In the present study, we reported a case of two sterile brothers due to severe nonobstructive azoospermia and analysed the genetic causes by whole-exome sequencing (WES). In addition, we summarized the literature regarding TEX11 mutations and male infertility.

Case presentation

Patients and medical examinations

This study was approved by the Ethics Committee of Xiamen Women’s and Children’s Health Hospital. Written consent was obtained from two brothers and their mother, and the family member of two fertile controls who died from car accident. Two infertile brothers attended the Reproductive Medicine Center of Xiamen Women’s and Children’s Health Hospital (Fujian Province, China) due to a history of primary infertility that had lasted for longer than 2 years. A questionnaire as well as standardized physical, clinical, and laboratory examinations were carried out to record details of their lifestyle, habits, occupation, marriage, family history, physical information (height and body weight), and chromosome and hormone levels (listed in Table 1). There was no history of genetic diseases or infertility in their family. Their parents had a nonconsanguineous marriage. The medical history of both spouses was unremarkable, and all parameters of the female medical check-up were normal. To verify their azoospermia status, three semen analyses (1 week interval) were carried out after 3 days of sexual abstinence, according to WHO guidelines [27]. No sperm was found in each round of analyses, so the two brothers were diagnosed as having azoospermia.

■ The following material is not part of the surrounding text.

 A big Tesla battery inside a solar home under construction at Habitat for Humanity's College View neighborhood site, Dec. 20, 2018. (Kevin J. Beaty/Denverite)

Table 1 The clinicopathological variables of two infertile brothers

Cytogenetic and molecular genetic analyses

To screen the chromosomal status, cytogenetic chromosomal karyotype analysis and a fluorescent in situ hybridization (FISH) assay were conducted in two brothers and their mother using the peripheral blood cells. Karyotype and FISH analyses were carried out as described previously [28]. The VYSIS AneuVysion DNA Probe Kit (Abbott Laboratories. Abbott Park, IL, USA) was used (incorporating CEP probes for chromosomes 13 and 21 and LSI probes for chromosome X, Y and chromosome 18). A total of 20–100 metaphase cells were analyzed by the G-banding method according to ISCN 2013 guidelines [29], and the chromosome length consisted of approximately 450–550 sub-bands. FISH analysis was conducted with the combination of SRY and DYZ3 probes. Moreover, screening of Y chromosome deletions in two brothers were analyzed by a real-time PCR method as described previously [19]. According to the European Academy of Andrology and the European Molecular Genetics Quality Network guidelines, three selected sequence-tagged sites within specific AZFa, AZFb, and AZFc regions were chosen as targets. The SRY region was also examined. Four hydrolysis probes were designed to detect the four amplicons, respectively. The assay was carried out in a quadruplex reaction.

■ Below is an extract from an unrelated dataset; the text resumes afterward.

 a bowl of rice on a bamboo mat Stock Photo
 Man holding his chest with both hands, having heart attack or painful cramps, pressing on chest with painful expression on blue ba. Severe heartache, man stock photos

According to the results of the karyotype and FISH analyses, the karyotype of both brothers was normal (46, XY), and no gonadal mosaicism was observed although we observed gonadal mosaicism in the mother of both brothers. Moreover, we did not observe any Y chromosome microdeletions in either brothers.

To determine possible mutations causing azoospermia, whole-exome sequencing (WES) in two brothers and their mother was conducted as described previously [30]. Briefly, genomic DNA from two brothers’ semen and their mother’s blood cells was prepared in Illumina paired-end libraries and sequenced by using the Illumina HiSeq 2000 platform. The data were processed and analyzed, according to previous protocols [30]. To screen specific mutations, all variants of the genomewide data were compared to external publicly available databases including the 1000 Genomes Project (http://www.1000genomes.org) and other large-scale exome sequencing projects. Since TEX11 is an X-linked gene, we did not examine the TEX11 allele in the father of the two brothers.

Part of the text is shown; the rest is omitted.